**Excerpted records**
• • • • •

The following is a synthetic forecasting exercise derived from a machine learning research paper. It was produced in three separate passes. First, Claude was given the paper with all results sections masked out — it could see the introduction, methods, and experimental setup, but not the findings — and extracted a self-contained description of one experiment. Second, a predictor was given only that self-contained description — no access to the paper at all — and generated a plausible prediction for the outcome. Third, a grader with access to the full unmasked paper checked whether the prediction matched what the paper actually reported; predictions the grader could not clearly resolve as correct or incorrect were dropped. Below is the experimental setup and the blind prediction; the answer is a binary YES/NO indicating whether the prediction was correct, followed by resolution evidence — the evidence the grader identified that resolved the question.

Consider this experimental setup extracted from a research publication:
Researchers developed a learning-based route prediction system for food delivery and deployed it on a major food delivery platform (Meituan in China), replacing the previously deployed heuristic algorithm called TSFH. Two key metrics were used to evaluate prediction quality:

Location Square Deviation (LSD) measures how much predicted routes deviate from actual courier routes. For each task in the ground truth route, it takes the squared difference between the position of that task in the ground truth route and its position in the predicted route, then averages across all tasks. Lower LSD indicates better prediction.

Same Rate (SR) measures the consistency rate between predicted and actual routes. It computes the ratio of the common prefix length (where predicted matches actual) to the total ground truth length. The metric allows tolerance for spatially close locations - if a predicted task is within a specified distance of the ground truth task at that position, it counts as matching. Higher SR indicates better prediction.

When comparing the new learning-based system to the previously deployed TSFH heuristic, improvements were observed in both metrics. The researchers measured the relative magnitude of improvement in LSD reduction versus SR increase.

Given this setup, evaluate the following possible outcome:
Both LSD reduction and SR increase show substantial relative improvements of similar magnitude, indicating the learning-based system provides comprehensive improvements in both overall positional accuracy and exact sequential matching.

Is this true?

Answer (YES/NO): NO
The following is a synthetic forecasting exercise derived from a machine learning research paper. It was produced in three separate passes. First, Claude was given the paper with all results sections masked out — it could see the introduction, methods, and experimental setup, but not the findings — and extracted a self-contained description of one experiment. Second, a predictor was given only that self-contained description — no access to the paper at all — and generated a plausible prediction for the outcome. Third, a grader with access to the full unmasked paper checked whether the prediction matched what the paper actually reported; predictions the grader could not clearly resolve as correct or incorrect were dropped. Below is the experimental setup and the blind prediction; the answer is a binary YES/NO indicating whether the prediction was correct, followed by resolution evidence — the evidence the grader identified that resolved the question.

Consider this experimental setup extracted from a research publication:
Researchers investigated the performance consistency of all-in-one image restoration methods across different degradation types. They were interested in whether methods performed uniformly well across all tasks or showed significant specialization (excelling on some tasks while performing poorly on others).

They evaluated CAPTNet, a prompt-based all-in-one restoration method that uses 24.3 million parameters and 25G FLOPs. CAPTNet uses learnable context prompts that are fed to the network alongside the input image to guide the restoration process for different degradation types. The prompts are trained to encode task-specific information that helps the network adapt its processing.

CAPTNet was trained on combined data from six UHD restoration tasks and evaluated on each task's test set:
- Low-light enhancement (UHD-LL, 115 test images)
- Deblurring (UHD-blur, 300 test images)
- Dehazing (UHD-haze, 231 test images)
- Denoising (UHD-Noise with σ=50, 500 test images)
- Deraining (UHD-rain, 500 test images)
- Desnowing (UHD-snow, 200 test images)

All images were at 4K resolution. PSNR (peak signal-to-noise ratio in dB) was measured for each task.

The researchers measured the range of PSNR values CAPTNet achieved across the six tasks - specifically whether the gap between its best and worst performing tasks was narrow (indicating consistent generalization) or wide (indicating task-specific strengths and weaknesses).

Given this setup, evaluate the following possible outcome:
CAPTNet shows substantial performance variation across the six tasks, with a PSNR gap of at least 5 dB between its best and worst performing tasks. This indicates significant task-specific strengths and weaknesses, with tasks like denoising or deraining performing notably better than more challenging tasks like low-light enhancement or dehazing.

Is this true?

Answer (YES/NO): NO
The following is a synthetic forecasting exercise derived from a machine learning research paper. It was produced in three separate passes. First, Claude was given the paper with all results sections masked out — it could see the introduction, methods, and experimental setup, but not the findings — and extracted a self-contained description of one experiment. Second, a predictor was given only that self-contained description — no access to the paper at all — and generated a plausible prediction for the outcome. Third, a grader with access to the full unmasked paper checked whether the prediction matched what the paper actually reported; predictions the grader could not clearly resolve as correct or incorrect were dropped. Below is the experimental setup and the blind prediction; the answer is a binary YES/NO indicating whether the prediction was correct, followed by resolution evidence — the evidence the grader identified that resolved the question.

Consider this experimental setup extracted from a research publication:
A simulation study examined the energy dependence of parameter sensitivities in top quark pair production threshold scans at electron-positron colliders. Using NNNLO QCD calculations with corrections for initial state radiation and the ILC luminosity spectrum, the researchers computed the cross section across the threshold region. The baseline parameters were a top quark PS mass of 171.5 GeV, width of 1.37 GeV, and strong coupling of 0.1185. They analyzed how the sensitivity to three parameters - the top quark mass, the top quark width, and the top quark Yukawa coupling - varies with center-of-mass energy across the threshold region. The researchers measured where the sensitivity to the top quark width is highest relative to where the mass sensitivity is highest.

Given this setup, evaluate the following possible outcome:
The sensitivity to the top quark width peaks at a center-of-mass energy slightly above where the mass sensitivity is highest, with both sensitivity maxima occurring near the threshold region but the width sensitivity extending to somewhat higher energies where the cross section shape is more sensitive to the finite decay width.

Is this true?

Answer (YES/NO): NO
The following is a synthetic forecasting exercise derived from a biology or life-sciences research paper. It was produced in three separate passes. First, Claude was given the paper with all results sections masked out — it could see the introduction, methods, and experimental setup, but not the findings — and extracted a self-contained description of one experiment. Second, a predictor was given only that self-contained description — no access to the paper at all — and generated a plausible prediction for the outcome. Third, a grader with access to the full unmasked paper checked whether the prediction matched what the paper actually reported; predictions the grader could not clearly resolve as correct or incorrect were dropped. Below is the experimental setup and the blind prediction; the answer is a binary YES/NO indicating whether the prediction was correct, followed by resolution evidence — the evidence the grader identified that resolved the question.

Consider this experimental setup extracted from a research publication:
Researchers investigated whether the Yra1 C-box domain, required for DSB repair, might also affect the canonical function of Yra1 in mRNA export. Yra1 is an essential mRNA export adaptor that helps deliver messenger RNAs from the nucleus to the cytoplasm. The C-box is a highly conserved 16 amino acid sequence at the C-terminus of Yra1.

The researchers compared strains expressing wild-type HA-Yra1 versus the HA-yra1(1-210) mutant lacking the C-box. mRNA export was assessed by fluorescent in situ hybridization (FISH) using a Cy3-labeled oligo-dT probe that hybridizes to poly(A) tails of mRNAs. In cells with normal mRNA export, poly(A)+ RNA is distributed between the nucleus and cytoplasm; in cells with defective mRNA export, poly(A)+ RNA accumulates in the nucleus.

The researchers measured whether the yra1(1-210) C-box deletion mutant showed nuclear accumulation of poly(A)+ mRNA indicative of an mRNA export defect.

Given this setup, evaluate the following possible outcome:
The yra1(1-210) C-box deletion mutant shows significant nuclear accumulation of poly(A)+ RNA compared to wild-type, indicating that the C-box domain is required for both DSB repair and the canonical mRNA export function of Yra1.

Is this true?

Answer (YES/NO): NO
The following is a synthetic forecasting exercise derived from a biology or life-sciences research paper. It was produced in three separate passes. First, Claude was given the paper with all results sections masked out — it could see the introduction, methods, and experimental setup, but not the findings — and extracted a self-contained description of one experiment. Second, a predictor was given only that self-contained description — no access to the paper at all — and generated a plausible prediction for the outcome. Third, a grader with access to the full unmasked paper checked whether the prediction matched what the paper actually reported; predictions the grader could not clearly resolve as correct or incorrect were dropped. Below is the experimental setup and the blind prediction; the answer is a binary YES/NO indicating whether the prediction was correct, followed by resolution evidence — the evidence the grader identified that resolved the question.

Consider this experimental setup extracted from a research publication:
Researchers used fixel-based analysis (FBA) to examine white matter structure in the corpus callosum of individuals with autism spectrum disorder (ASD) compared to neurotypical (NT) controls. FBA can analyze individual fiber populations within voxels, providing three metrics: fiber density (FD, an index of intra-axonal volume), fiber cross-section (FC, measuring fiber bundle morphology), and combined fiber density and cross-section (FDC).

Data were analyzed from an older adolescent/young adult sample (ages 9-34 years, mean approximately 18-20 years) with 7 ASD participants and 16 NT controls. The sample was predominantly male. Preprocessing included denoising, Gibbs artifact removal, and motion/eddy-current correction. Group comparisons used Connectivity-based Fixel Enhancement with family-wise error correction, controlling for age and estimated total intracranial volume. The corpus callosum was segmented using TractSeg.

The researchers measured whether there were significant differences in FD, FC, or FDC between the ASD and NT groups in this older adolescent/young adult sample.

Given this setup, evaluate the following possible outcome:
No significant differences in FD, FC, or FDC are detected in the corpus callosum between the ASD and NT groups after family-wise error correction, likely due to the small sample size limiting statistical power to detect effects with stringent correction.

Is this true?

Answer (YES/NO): YES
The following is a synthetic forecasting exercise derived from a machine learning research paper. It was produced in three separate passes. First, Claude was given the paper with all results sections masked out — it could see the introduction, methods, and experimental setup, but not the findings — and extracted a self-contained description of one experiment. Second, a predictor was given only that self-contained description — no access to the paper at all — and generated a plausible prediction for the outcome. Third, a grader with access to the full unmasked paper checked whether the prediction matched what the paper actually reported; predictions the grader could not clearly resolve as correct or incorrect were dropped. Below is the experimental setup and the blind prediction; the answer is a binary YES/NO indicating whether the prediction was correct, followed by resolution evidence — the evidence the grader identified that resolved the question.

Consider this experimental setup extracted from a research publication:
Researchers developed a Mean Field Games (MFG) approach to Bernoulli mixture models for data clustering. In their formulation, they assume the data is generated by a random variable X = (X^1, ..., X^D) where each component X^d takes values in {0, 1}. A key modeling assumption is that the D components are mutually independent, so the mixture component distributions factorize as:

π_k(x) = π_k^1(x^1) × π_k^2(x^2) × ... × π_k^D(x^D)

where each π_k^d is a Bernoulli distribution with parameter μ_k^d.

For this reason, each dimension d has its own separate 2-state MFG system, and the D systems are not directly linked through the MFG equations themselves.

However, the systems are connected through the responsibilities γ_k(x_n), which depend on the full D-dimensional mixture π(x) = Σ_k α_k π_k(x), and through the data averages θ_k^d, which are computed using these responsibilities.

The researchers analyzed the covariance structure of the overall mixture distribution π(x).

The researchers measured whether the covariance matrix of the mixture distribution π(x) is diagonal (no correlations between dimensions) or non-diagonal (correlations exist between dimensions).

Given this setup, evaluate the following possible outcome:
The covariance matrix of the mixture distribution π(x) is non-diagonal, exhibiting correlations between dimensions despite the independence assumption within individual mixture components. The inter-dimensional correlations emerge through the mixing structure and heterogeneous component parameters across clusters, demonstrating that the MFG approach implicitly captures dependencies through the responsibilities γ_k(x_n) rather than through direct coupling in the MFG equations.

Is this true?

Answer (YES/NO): YES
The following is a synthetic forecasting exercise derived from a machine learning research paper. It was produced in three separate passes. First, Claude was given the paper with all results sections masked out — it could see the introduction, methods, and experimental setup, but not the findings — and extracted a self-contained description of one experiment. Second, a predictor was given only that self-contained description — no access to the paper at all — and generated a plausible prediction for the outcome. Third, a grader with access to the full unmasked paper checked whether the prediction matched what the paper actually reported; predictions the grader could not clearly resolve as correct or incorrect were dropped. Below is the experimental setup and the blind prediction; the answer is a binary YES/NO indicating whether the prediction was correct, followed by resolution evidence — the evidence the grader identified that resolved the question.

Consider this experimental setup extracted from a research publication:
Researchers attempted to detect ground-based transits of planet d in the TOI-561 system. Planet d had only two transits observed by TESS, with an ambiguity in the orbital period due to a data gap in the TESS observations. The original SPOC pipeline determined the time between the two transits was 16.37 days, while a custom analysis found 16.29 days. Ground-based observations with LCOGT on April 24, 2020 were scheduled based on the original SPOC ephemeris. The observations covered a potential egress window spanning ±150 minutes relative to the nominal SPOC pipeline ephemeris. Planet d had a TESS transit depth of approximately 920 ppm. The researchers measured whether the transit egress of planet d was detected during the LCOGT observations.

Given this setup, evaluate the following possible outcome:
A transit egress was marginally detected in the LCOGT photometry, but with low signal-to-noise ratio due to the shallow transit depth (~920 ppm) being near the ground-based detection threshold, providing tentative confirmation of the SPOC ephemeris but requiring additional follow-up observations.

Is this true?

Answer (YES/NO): NO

• • • • •

**Aim of the exercise**
Count the lines of the data that hold the word "TSFH". Report the count and nothing more.

**Exercise solution**
2